**Objective**
Extract all of the data below word for word, leaving out the pictures.

Data on spatial positioning
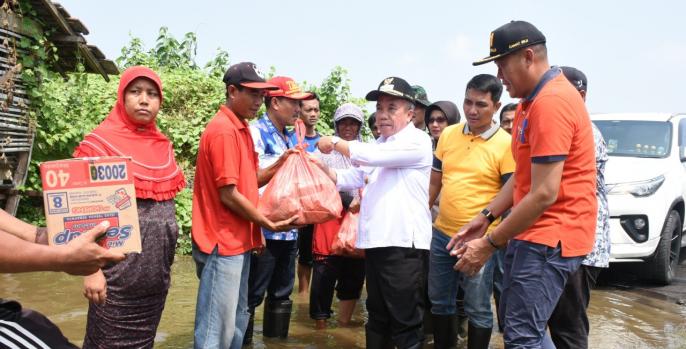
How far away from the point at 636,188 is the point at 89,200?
6.68 meters

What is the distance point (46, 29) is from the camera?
25.3ft

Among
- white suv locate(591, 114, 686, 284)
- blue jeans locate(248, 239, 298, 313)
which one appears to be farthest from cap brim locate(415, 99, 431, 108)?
white suv locate(591, 114, 686, 284)

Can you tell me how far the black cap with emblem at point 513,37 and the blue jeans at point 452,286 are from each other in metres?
1.77

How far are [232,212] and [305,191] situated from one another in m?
0.58

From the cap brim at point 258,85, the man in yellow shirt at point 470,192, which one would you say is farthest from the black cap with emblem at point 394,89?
the cap brim at point 258,85

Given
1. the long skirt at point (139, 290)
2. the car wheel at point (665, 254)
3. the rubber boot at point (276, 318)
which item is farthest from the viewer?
the car wheel at point (665, 254)

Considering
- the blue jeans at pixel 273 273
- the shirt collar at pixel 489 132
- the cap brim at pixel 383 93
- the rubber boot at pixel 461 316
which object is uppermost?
the cap brim at pixel 383 93

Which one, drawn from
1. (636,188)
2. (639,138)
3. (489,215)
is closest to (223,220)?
(489,215)

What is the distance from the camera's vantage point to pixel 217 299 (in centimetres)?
349

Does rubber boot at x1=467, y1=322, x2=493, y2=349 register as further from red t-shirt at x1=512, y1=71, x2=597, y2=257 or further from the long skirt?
the long skirt

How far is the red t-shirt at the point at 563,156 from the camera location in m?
2.82

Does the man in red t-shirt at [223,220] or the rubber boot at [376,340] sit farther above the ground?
the man in red t-shirt at [223,220]

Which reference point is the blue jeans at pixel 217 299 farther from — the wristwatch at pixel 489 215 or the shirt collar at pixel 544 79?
the shirt collar at pixel 544 79

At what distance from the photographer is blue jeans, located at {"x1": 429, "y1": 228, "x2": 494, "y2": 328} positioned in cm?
436
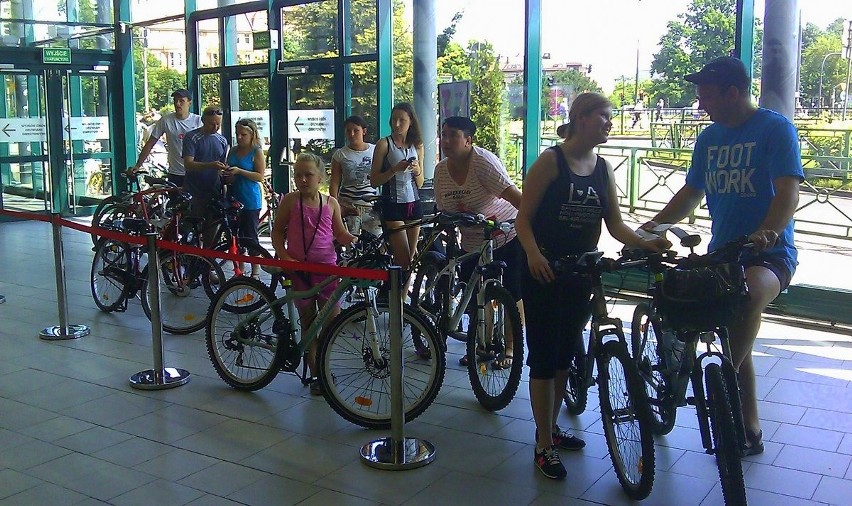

**Exercise solution**
How far away from the point at 636,188 is the point at 89,200?
6.68 meters

What is the distance point (46, 29) is from the camera?
25.3ft

Among
- white suv locate(591, 114, 686, 284)
- blue jeans locate(248, 239, 298, 313)
which one appears to be farthest from cap brim locate(415, 99, 431, 108)?
white suv locate(591, 114, 686, 284)

Can you tell me how far the black cap with emblem at point 513,37 and the blue jeans at point 452,286 are from each other in metres?
1.77

How far are [232,212] and [305,191] situated from one another in m?
0.58

From the cap brim at point 258,85, the man in yellow shirt at point 470,192, which one would you say is farthest from the black cap with emblem at point 394,89?
the cap brim at point 258,85

Given
1. the long skirt at point (139, 290)
2. the car wheel at point (665, 254)
3. the rubber boot at point (276, 318)
which item is farthest from the viewer?
the car wheel at point (665, 254)

Considering
- the blue jeans at pixel 273 273
- the shirt collar at pixel 489 132
- the cap brim at pixel 383 93
- the rubber boot at pixel 461 316
which object is uppermost?
the cap brim at pixel 383 93

Which one, drawn from
1. (636,188)
2. (639,138)
3. (489,215)
is closest to (223,220)?
(489,215)

What is the distance from the camera's vantage point to pixel 217 299 (in centimetres)?
349

Does rubber boot at x1=467, y1=322, x2=493, y2=349 register as further from red t-shirt at x1=512, y1=71, x2=597, y2=257 or further from the long skirt?
the long skirt

How far is the red t-shirt at the point at 563,156 from the camera location in m?
2.82

Does the man in red t-shirt at [223,220] or the rubber boot at [376,340] sit farther above the ground?
the man in red t-shirt at [223,220]

Which reference point is the blue jeans at pixel 217 299 farther from — the wristwatch at pixel 489 215 or the shirt collar at pixel 544 79?
the shirt collar at pixel 544 79

At what distance from the photographer is blue jeans, located at {"x1": 429, "y1": 228, "x2": 494, "y2": 328} positioned in cm?
436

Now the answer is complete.